Multichannel Campaign Management Meets Customer Journey – a User Case

Multichannel Campaign Management Meets Customer Journey

This user’s case demonstrates how you can use multichannel campaign management to improve your customers’ journeys.

A user case

A fictitious fashion retailer, Madison Island Fashion, (based on the Magento Demo Store) plans to open a new store in London. Marketing is tasked with drumming up interest for the opening event. The marketing team plans an automated multichannel campaign that should trigger certain activities based on customer behaviour along their journey.

Campaign planning

The new store opening campaign contains four main campaign steps, each including different channel communications. Firstly, Madison Island plans a Facebook awareness campaign for the new store, followed by a postcard mailing to customers and prospects living in the catchment area with an introductory money-off voucher. On the day of the store opening, visitors who come into the store should be welcomed by a triggered mobile push notification. Those that don’t have the time to visit on the day should receive an email with an offer and a prize draw. Finally, a follow-up step must take place, based on a three way behavioural split resulting in three tailored messages.

In the campaign management tool, the complete marketing process “All-in-one” looks as follows with 4 distinct steps: 1) Awareness 2) Pre-Store opening 3) Store opening 4) Post-opening follow-up.

Campaign plan in FastStats PeopleStage

Campaign execution

Step 1: Awareness

In the first step Madison Island plans a Facebook post that is designed to create awareness of the new store opening and to stimulate engagement. The following screenshot shows the creation and delivery step in the campaign, followed by a three-way split based on social responses: ‘Like’, ‘Shared’ and ‘Commented’ (useful for further Facebook activities).

Triggered via the time-based scheduler, the Facebook post appears within seconds on Madison’s Facebook page. See the “just now” label appearing in the post.

Step 2: Pre-store opening

In the second step, the fashion retailer analyses its customer and prospect database. Based on a 20 mile proximity to the new store location, they select the right audience for a postcard mailing with an introductory discount voucher. In order to reduce mailing costs, there must be a minimum of 20 people in a pool before the agency creates and sends the mailing. This selection process can run on a regular basis (e.g. daily) in the run up to the store opening date.

The people that are selected receive the postcard mailing with a personalised link to a landing page to claim their introductory discount voucher. The landing page is pre-filled with their details. The campaign tool creates a shortened personalised link by calling an external webservice with a longer link name. Via a so-called ‘communication key’ (created with each communication output from the campaign) it is possible to link responders to specific communications, here for example, it is used to link downloadable voucher codes to individuals.

Step 3: The store opening

The big day has finally arrived and Madison Island opens its doors for the first time at the new location.

Via iBeacons, customers who enter the store (and have downloaded the store app in advance) receive a personalised mobile push notification on their smartphones, welcoming them to the store.
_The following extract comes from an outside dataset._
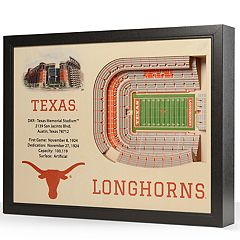 Texas Longhorns StadiumViews 3D Wall Art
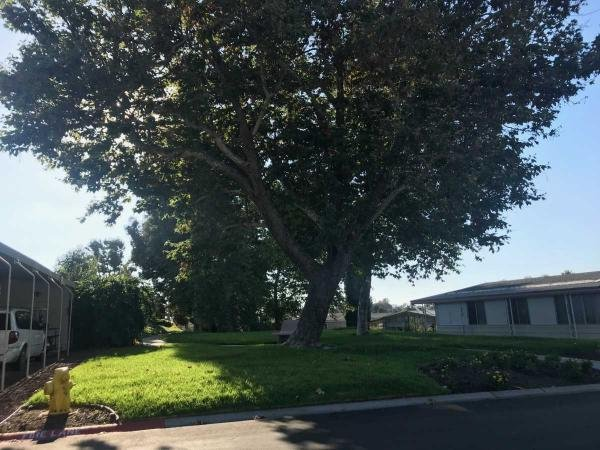 1980 Goldenwest Mobile Home For Rent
This message is triggered by the interaction of the iBeacon and the smartphone using the so-called “Live Data” (i.e. near real-time) capability in the campaign tool. Customers and prospects who didn’t have the time to visit the store on the opening date receive an email with an introductory offer for the online store. Here you see the delivery step that splits people into two groups, in-store (receive mobile push notifications) and the rest (receive emails).

Many visitors make it to Madison’s new store opening event. When a customer enters the store, the campaign tool is informed that a registered person is nearby. This person receives the notification on their mobile phone (see below). The big advantage here is that the message can be tailored to the individual based on any relevant information stored about them on the CRM system. Personal preferences, size and store card information can be integrated in the notification message.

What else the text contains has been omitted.